_TASK DETAILS_. Return the listing below verbatim. Pictures do not belong in the copy.

_INPUT MATERIAL_.
◆ ◆ ◆ ◆

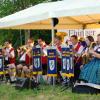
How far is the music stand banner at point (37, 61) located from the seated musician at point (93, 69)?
71.1 inches

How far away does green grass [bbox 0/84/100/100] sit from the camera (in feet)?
33.7

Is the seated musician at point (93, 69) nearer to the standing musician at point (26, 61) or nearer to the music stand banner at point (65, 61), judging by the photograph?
the music stand banner at point (65, 61)

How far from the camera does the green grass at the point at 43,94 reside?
33.7 ft

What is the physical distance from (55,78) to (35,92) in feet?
5.87

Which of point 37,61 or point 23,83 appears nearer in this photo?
point 23,83

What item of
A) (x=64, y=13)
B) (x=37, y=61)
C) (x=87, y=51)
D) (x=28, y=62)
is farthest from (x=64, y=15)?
(x=28, y=62)

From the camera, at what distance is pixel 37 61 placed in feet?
42.1

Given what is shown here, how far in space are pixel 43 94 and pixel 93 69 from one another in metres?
1.36

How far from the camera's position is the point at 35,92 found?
11305 mm

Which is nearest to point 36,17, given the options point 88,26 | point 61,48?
point 61,48

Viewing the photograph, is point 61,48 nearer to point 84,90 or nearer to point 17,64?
point 84,90

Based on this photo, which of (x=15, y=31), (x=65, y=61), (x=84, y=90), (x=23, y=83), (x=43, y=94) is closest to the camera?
(x=84, y=90)

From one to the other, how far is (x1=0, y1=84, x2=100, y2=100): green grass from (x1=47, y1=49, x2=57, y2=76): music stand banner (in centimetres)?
40

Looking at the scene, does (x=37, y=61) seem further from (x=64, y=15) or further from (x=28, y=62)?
(x=64, y=15)
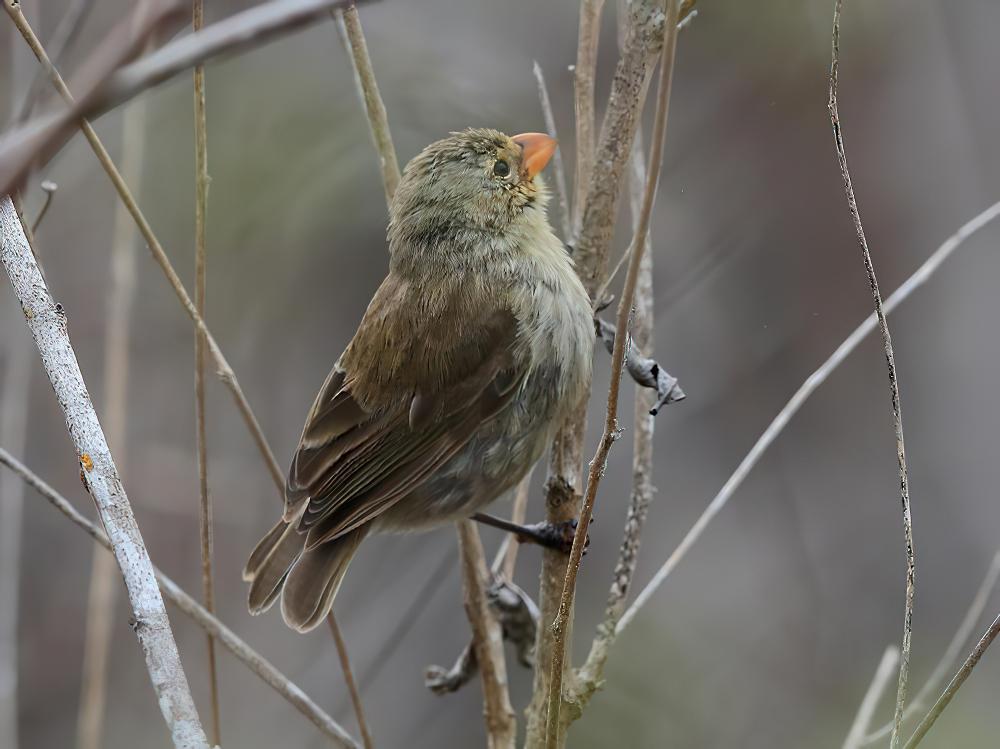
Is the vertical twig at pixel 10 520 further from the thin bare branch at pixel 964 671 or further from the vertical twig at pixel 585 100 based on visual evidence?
the thin bare branch at pixel 964 671

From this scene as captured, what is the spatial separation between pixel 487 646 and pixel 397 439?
0.66 m

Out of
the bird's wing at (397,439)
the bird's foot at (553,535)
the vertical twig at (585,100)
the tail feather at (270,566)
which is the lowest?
the bird's foot at (553,535)

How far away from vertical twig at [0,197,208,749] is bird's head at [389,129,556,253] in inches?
53.1

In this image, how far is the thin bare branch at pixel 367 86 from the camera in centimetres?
232

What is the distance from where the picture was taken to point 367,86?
238cm

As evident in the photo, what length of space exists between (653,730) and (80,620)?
2.68m

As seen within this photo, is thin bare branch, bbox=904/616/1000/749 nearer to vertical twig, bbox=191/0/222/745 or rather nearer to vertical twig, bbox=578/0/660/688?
vertical twig, bbox=578/0/660/688

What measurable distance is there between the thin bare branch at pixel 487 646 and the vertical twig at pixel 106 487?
3.10 feet

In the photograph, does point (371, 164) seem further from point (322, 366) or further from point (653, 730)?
point (653, 730)

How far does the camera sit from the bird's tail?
2781mm

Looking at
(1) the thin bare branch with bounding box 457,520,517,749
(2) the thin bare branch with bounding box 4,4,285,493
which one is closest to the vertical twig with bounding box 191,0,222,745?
(2) the thin bare branch with bounding box 4,4,285,493

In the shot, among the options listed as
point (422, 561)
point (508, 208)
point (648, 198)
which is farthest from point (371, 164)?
point (648, 198)

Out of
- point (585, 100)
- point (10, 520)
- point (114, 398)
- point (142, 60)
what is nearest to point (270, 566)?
point (114, 398)

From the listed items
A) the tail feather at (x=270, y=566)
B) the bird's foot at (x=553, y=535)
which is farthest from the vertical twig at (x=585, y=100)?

◆ ◆ ◆ ◆

_RESULT FOR THIS TASK_.
How far is the music stand banner at point (37, 61) located from the seated musician at point (93, 69)?
71.1 inches

How far away does green grass [bbox 0/84/100/100] sit from the camera (in feet)?
33.7

Is the seated musician at point (93, 69) nearer to the standing musician at point (26, 61) or nearer to the music stand banner at point (65, 61), judging by the photograph?
the music stand banner at point (65, 61)

How far from the camera does the green grass at the point at 43,94 reside?
33.7 ft

What is the physical distance from (55,78) to (35,92) in feet?
5.87

Which of point 37,61 or point 23,83 appears nearer in this photo?
point 23,83

What item of
A) (x=64, y=13)
B) (x=37, y=61)
C) (x=87, y=51)
D) (x=28, y=62)
is farthest from (x=64, y=15)?
(x=28, y=62)

From the camera, at what distance is pixel 37 61 placed in feet?
42.1

Given what is shown here, how far in space are pixel 43 94 and pixel 93 69 from one another in metres?
1.36

How far from the camera's position is the point at 35,92 found?
11305 mm

Which is nearest to point 36,17, given the options point 88,26 | point 61,48?
point 61,48

Viewing the photograph, is point 61,48 nearer to point 84,90 or nearer to point 17,64?
point 84,90

Based on this photo, which of (x=15, y=31), (x=65, y=61), (x=84, y=90), (x=23, y=83), (x=43, y=94) is closest to the camera?
(x=84, y=90)

From one to the other, how far is (x1=0, y1=84, x2=100, y2=100): green grass from (x1=47, y1=49, x2=57, y2=76): music stand banner (in centimetres)?
40

Looking at the scene, does (x=37, y=61) seem further from (x=64, y=15) or further from (x=28, y=62)?
(x=64, y=15)
Is the vertical twig at pixel 10 520 further from the thin bare branch at pixel 964 671 or further from the vertical twig at pixel 585 100 based on visual evidence?
the thin bare branch at pixel 964 671

From this scene as captured, what is the spatial separation between pixel 487 646 and pixel 397 439?
0.66 m

Out of
the bird's wing at (397,439)
the bird's foot at (553,535)
the vertical twig at (585,100)
the tail feather at (270,566)
which is the lowest?
the bird's foot at (553,535)

How far away from vertical twig at [0,197,208,749] is bird's head at [389,129,556,253] in inches?
53.1

In this image, how far is the thin bare branch at pixel 367 86 from the camera in centimetres?
232

What is the distance from where the picture was taken to point 367,86?
238cm

As evident in the photo, what length of space exists between (653,730) and (80,620)?
2.68m

As seen within this photo, is thin bare branch, bbox=904/616/1000/749 nearer to vertical twig, bbox=191/0/222/745 or rather nearer to vertical twig, bbox=578/0/660/688?
vertical twig, bbox=578/0/660/688

What measurable distance is there between the thin bare branch at pixel 487 646 and the vertical twig at pixel 106 487?
3.10 feet

In the photograph, does point (371, 164) seem further from point (322, 366) or further from point (653, 730)?
point (653, 730)

How far does the camera sit from the bird's tail?
2781mm

Looking at
(1) the thin bare branch with bounding box 457,520,517,749
(2) the thin bare branch with bounding box 4,4,285,493
which one is closest to the vertical twig with bounding box 191,0,222,745?
(2) the thin bare branch with bounding box 4,4,285,493

In the shot, among the options listed as
point (422, 561)
point (508, 208)
point (648, 198)
which is farthest from point (371, 164)?
point (648, 198)

Out of
- point (585, 100)
- point (10, 520)
- point (114, 398)
- point (142, 60)
what is nearest to point (270, 566)?
point (114, 398)

From the listed items
A) the tail feather at (x=270, y=566)
B) the bird's foot at (x=553, y=535)
which is farthest from the vertical twig at (x=585, y=100)?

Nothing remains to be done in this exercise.